Beyond the hook, the power of this article is its brute honesty. Ms. Borysenko is fully displaying her inner conflicts as she travels down a road to help her understand “the other side.” This is a road not taken by too many American voters these days, and we should commend her for sharing her journey with us. Her article will help Americans far better understand America than anything from CNN or Foxx News or Facebook.

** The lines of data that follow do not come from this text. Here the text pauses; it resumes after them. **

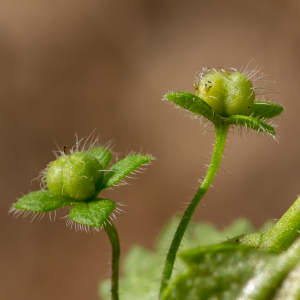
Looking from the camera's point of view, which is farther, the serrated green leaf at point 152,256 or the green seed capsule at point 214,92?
the serrated green leaf at point 152,256

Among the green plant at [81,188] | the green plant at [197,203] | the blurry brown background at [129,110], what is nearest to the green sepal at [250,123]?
the green plant at [197,203]

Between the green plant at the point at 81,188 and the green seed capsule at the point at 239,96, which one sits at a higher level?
the green seed capsule at the point at 239,96

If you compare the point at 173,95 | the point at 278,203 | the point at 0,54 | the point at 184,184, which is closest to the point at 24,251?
the point at 184,184

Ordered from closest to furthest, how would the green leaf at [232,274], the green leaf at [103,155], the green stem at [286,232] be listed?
1. the green leaf at [232,274]
2. the green stem at [286,232]
3. the green leaf at [103,155]

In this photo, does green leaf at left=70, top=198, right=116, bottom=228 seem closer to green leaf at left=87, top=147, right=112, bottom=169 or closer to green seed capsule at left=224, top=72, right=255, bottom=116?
green leaf at left=87, top=147, right=112, bottom=169

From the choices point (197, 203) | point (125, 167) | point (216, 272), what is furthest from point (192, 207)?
point (216, 272)

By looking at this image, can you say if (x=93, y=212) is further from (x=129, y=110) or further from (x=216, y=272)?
(x=129, y=110)

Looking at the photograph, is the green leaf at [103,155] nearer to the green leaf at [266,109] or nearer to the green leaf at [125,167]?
the green leaf at [125,167]

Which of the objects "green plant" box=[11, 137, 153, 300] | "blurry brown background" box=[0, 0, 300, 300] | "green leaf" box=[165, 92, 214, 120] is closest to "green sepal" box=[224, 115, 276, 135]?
"green leaf" box=[165, 92, 214, 120]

In reading the article, I could not help but feel the similarities to what when one goes through when changing religions. To change from, say Catholic to Protestant, or say Christian to Muslim, requires an immense shift in life values. First the individual must overcome the immense ties that have defined the individual’s past. It is very difficult to reach the conclusion that a former religion is no longer right, especially when much of one’s social and family circles are of same religion or have accepted your previous religious position as part of your character. Abandoning your religion often means losing respect from important people in your life. And then there is the jump to a new religion, which has the risk that it might take a year to understand that it too is not right for the individual. Then comes the choice to abandon again or to rationalize staying. I saw Ms. Borysenko undergoing a similar conversion process with her change in politics. Such personal changes do send shock waves through one’s psyche.

I am a former Catholic. Occasionally I do foray into a Mass at a Catholic church. When the congregation is doing its communal “The Lord’s Prayer” right, the unified voices with unified commitment send shivers down my neck. Religions are good at setting the stage for conversions of potential members who are questioning their current values. And religions are also good at setting the stage to re-affirm values of current members so that they are less likely to question them: for example, like being part of a spiritually uplifting communal Lord’s Prayer.

Politics is not that much different. Political rallies use lots of emotional techniques to re-affirm the supporters and to sway those people on the borderline. If done right, the audiovisual effects set the right tone. Then the collective of the listeners and the pulpit of the main speaker feed neck-shivering vibes into each other. The listeners get their values re-affirmed because the speaker is already saying things they agree with. The speaker is re-affirmed because so many listeners are still listening. Everyone is comforted into continuing to believe in the rightness of the values they currently hold. Everyone goes home happy. Logic and rational thinking seldom play a part in these events.

It was interesting reading the comments on Ms. Borysenko’s article. Some were insightful and could help us further understand why we are where we are today. But too many were not. There were lots of comments from the conservative lurkers on Medium who do not have the courage to post their own Medium article to explain why they think what they think. These commenters praised Ms. Borysenko for finally understanding the “Trump light,” which is so obvious to anyone with a minimal intelligence. And then there were the far-left commenters who chastised Ms. Borysenko for even thinking about going to a Trump rally, even when she explained to them that the rally was really not full of fascists. Both groups are missing the point of the original article. And unfortunately, both groups have far too much influence in the direction of the USA.

To Ms. Borysenko and others questioning American politics these days, I say let’s look beyond the two religions of “Democrat” and “Republican.” Let’s put trust in ourselves to build a new system of governance, just like the founding fathers of 1789. Maybe it is time for a new political religion: a religion where we learn how to get along a lot better.